Archive big data into multiple parts

archivegziprheltar

I'm working on big data and I need to archive a directory that is larger than 64 terabytes. I cannot create such large file (archive) on my file system. Unluckily, all proposed solutions for creating a multiple-parts archive on Linux suggest creating an archive first and then splitting it into smaller files with split command.

I know that it is possible with f.e. 7zip, but unluckily I'm quite forced to use tools built in RedHat 6 – tar, gzip, bzip2…

I was wondering about creating a script that would ask user for the maximum volume size. It would archive every single file with gzip, split those files, that are too big and then manually merge them into many tars with the chosen size. Is that a good idea?

Is there any other possibility to achieve big archive division with basic Linux commands?

UPDATE:

I've tested the solution on the filesystem with the restricted maximum file size and it worked.

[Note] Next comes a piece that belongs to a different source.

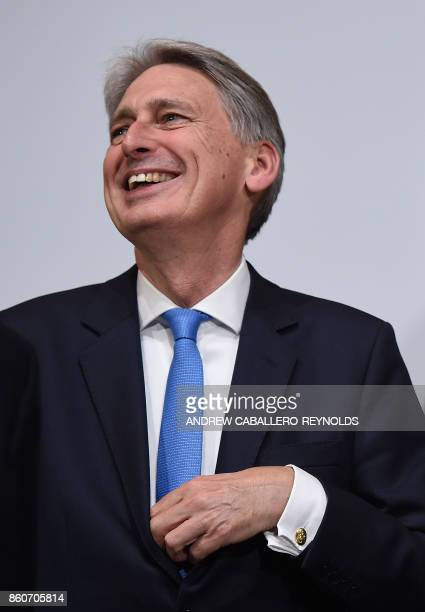 British Finance Minister Philip Hammond laughs before the G20 Finance ministers group photo at the IMF headquarters in Washington DC on October 12...
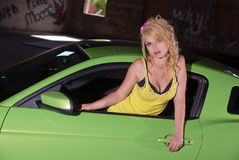 Sexy blonde in green car Royalty Free Stock Images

The pipe that redirects the tar output directly into split command has worked as intended:

tar -czf - HugeDirectory | split --bytes=100GB - MyArchive.tgz.

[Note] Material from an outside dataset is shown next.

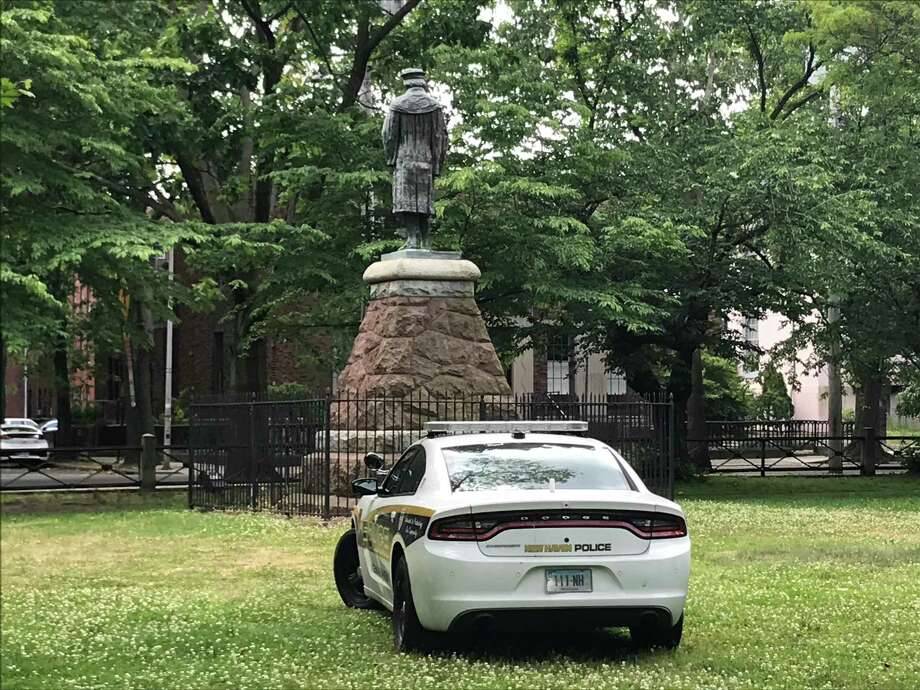A New Haven Police Department cruiser is stationed near the statue of Christopher Columbus in Wooster Square Park on June 15, 2020. Photo: Brian Zahn Hearst Connecticut Media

The created files are already small and when merging them together no supersized files are created:

cat MyArchive.tgz* | tar -xzf -

Best Answer

If you have enough space to store the compressed archive, then the archive could be created and split in one go (assuming GNU split):

tar -c -vz -f - directory | split --additional-suffix=.gz.part -b 1G

This would create files called xaa.gz.part, xab.gz.part etc., each file being a 1G compressed bit of the tar archive.

To extract the archive:

cat x*.gz.part | tar -x -vz -f -

If the filesystem can not store the compressed archive, the archive parts needs to be written to another filesystem, alternative to some remote location.

On that remote location, for example:

ssh user@serverwithfiles tar -c -vz -f - directory | split --additional-suffix=.gz.part -b 1G

This would transfer the compressed archive over ssh from the machine with the big directory to the local machine and split it.